We can calculate how far off the true prediction we would be on average if we subtract our prediction of mean from each true price. Then we can take the mean of the absolute value of each entry in the errors variable. This leaves us with the amount of error in our baseline — 92.4.
Based off of the mean price in this dataset, 152, that’s pretty far off. That’s why it’s just a baseline though. This gives you a place to start improving from.
The next step is to create x_train and y_train dataframes that contain our desired features and target. As I said earlier, we’re limited to only latitude, longitude, and minimum_nights in this project.
After that, all that’s left before we can train our model is to split the training data to give us a test set. I’ll use the train_test_split package for this. My test set will be 1/4 of the full set.
Finally we can train the model. I’ll be using a simple linear regression model in this case.
Let’s take a look at how this simple model performs:
We have a mean prediction value of 152.7, barely higher than the mean price feature in the raw data. The amount of error we have in our model’s predictions is 92.1, which is only technically better than our mean baseline.
Kind of a disappointing result, but all that this tells me is that it’s hard to predict price with only lat and lon as inputs into a linear regression model. This would feel like a waste of time if it had taken longer than a few minutes. Remember, this was only designed to be a dummy model so that I had something to throw into the API while I waited for the real model.
The next step in building the API is to write the predict_price function. The API will call this function to pass the inputs into the model and receive the output.
The predict_price function takes in three parameters: the input received from the backend, the model, and the pipeline.
After we pass the input into the function, it will need to be transformed according to the pipeline. Once transformed, we return the output of model.predict(x).
Finally, we can move on to building the API.
I’ll be using Flask API since I was already familiar with it. My API is very simple, taking in only 3 inputs: latitude, longitude, and min_nights (minimum number of nights stayed.) The API will feed the inputs into the model, and then it will return the price.
I won’t dive into how to build an API with Flask since there are plenty of tutorials out there that cover the subject better than I could ever hope to. With that being said, let’s get started.
The path we want our inputs to be passed into will be called the ‘/predict’ route. Inside this route will be the predict function.
First, we need to get the json data from the user. We can do that easily through Flask with the flask.request.json line. This will collect any json data that is sent to the /predict route in a request.
Second, that json data needs to be converted into something a little easier for me to work with. The python module json has the json.dumps() function built for decoding json data into strings.
Third, I want to store the json dump into a DataFrame. I chose to store the dump in a df because it needed to be transposed and it was easy to access the data from inside. I could have chosen another data type for this job (and perhaps I should’ve) and it would’ve done the job just as well.
Fourth, the df can be passed into the predict_price function.

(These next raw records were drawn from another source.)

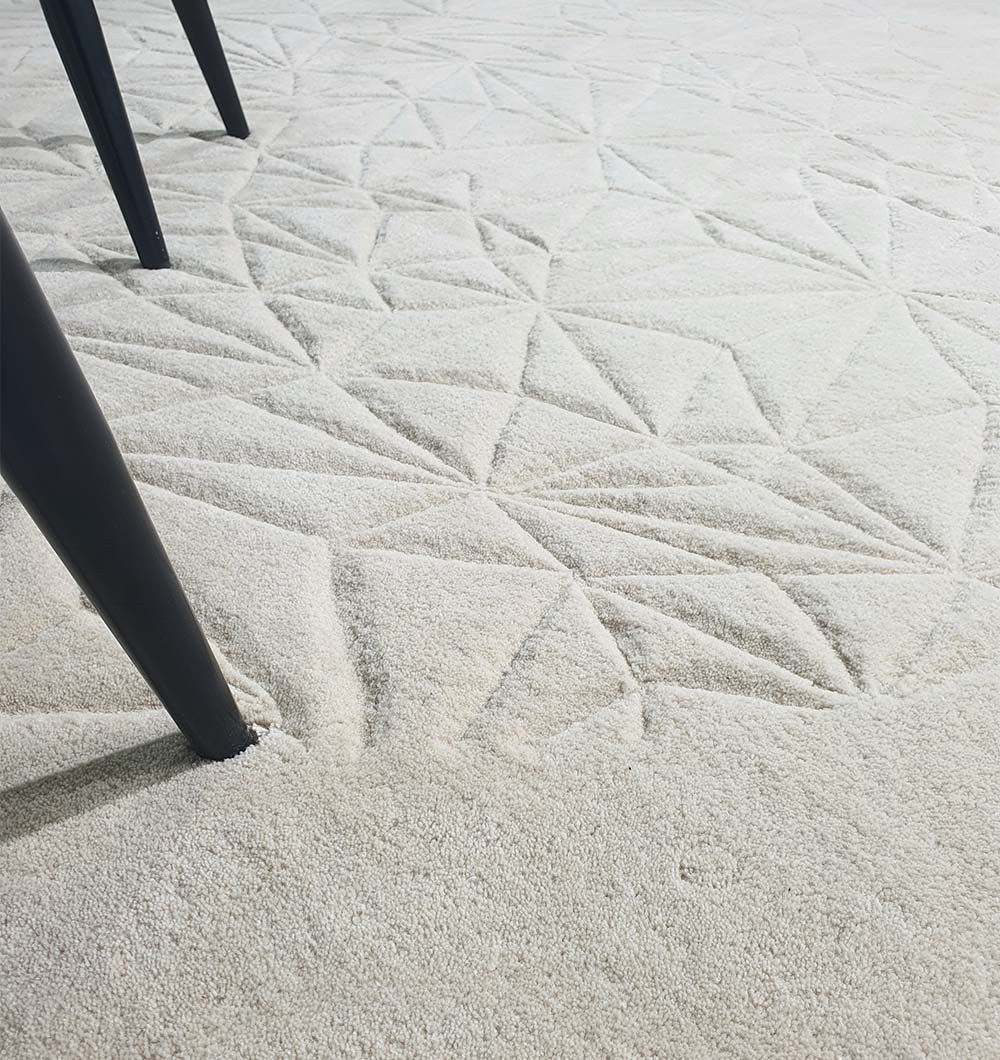 Close-up of the RAMSHA HOME Luxury Home Decor Handmade Carpet – HTW-65, a light beige wool blend rug with a raised geometric pattern; black furniture legs appear on the left side.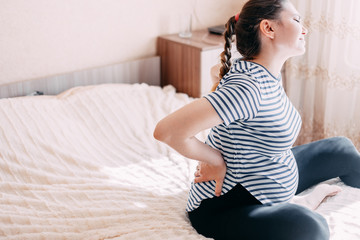 Pregnant woman having back aches, pain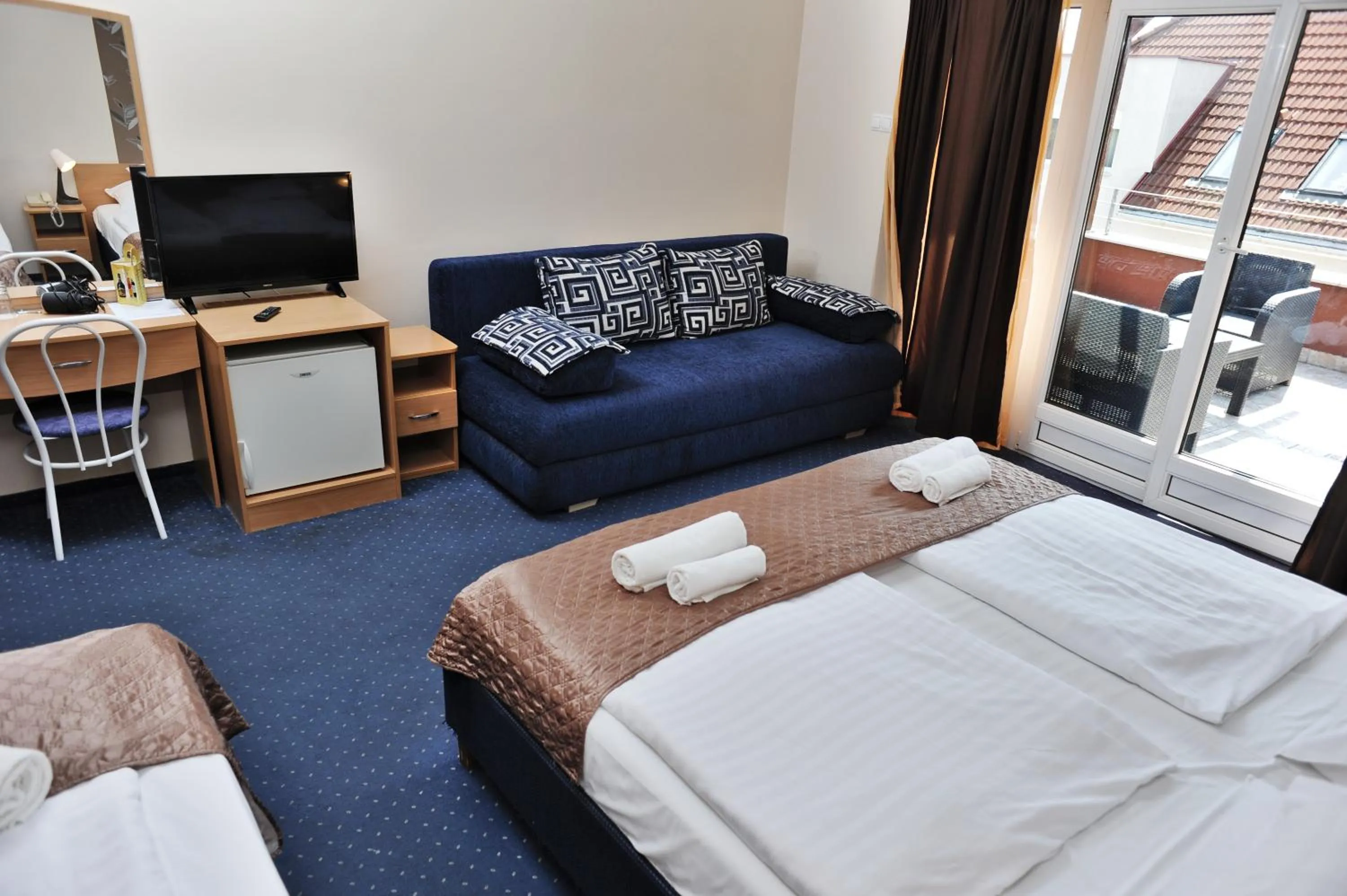 TV/Entertainment Center in Hotel Papillon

Fifth, we want to send the backend the response in json format. In order for us to do that, we’ll use the Flask function jsonify. Jsonify only takes in python dictionaries as an input, so we’ll need to convert the output of the predict_price function to a dict. All that’s left is to return the json output and we’re done!
During this project one of the many things I learned was working on a diverse team to complete a common goal. There were many people depending on me to get the API up and running, and I was depending mostly on the ML engineer to get me a good model. I learned about effective communication, not only asking others was expected of me and my API, but also expressing what was and wasn’t possible given the timeline of the project.
Unfortunately, our ML engineer wasn’t able to complete the good model in time. As a result, the API, which I deployed on Heroku, isn’t very good at predicting. It was still good practice in building API’s, and a great learning experience all-around. I’ll leave you with a screenshot of it working live. Feel free to try it out yourself in something like Postman!